From that unit, Central Michigan brought back its share of talented players, though, and more than half of its regular starters. From a pair of defensive ends — Michael Heldman and Kade Kostus — that each started 12 games last season to a secondary brimming with experience to a linebacking corps led by the super-productive Kwiatkowski, there was no shortage of raw material to work with.
And the returning core of the defense has been accentuated by some key transfers, like cornerback Kalen Carroll, safeties Maddix Blackwell and Elijah Gordon and a trio of defensive linemen: Dylan Fisher, Daniel Viramontes and Korver Demma.
So to bring it all together and set the course right in Year 1, Cronin is instilling a new, aggressive ethos for the defense, one built on the idea of being the unit on the field that shapes the course of the game, not the offense.
“Any down, any call we get, we wanna do our — put our best foot forward to get after the offense,” Kwiatkowski said.
The most basic pathway to unleash defensive aggression that can flip games is blitzing, bringing down extra rushers to blow up runs and create negative plays in the passing game. But there is more to the ethos that Cronin is instilling, though the Chippewas will surely be blitzing.
At core of the new attacking mindset for Central Michigan’s defense in 2025 is to get each player on board with going after their own assignment with fervor, intensity and focus, and to know that the things that short-circuit offenses aren't just sending extra rushers.
“We might show like we're coming from somewhere and we're coming from somewhere else,” redshirt senior safety Caleb Spann said. “We always have a guy somewhere near the ball or have a different responsibility that offensive lineman can't really point out or the quarterback can't really see.”
And while the underpinnings of the defensive scheme haven’t been drastically altered, Cronin and his staff are steadily adding these layers of complexity.
These looks might be outright blitzes or some complex coverages, but much of it is quite simple at its core, and doesn’t ask players to get outside their comfort zone. In general, the players feel like they’re being put in advantageous positions, not just being put in roles they might be comfortable in, but can thrive and make plays in.
Because in disrupting an offense, sometimes the illusion of complexity or aggression is as good as the real thing.
“It might look difficult to a quarterback, but to us you have — you're keying one thing and you have one job,” Blackwell said. “As long as everyone does their job, then we'll be fine. The coaches have made that easy.”
Not getting too exotic also prevents confusing defenders or clouding their minds with calls when they should be executing their assignment. It’s a delicate balance between how many play calls to have and how complex they can get before players' heads start spinning.
Cronin recently loaded up the defense with some new looks, so he was understanding after a practice on Saturday in which the defense played from behind the eight ball in an extended 11-on-11 live period. Regardless, he remained confident they’re at a good spot on their learning curve.
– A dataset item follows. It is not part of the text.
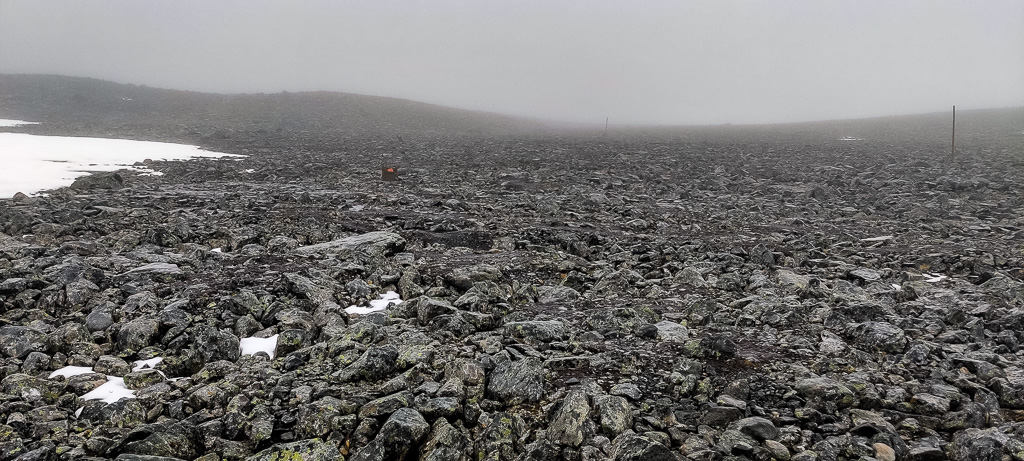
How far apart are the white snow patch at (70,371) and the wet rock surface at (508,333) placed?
0.35 ft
And while the complexities and the wrinkles of the scheme will surely come along in good time for the Chippewas, Cronin and the Central Michigan defense is working to make sure every moment they’re on the field is a miserable one for the opposing offense.
“Change is hard,” Cronin said. “Human beings resist change, in general. And our guys have really welcomed us in and embraced what we're doing and they're completely bought in and there's no resistance. And that just makes our job 10 times easier and it makes it a lot of fun to go to work every day.”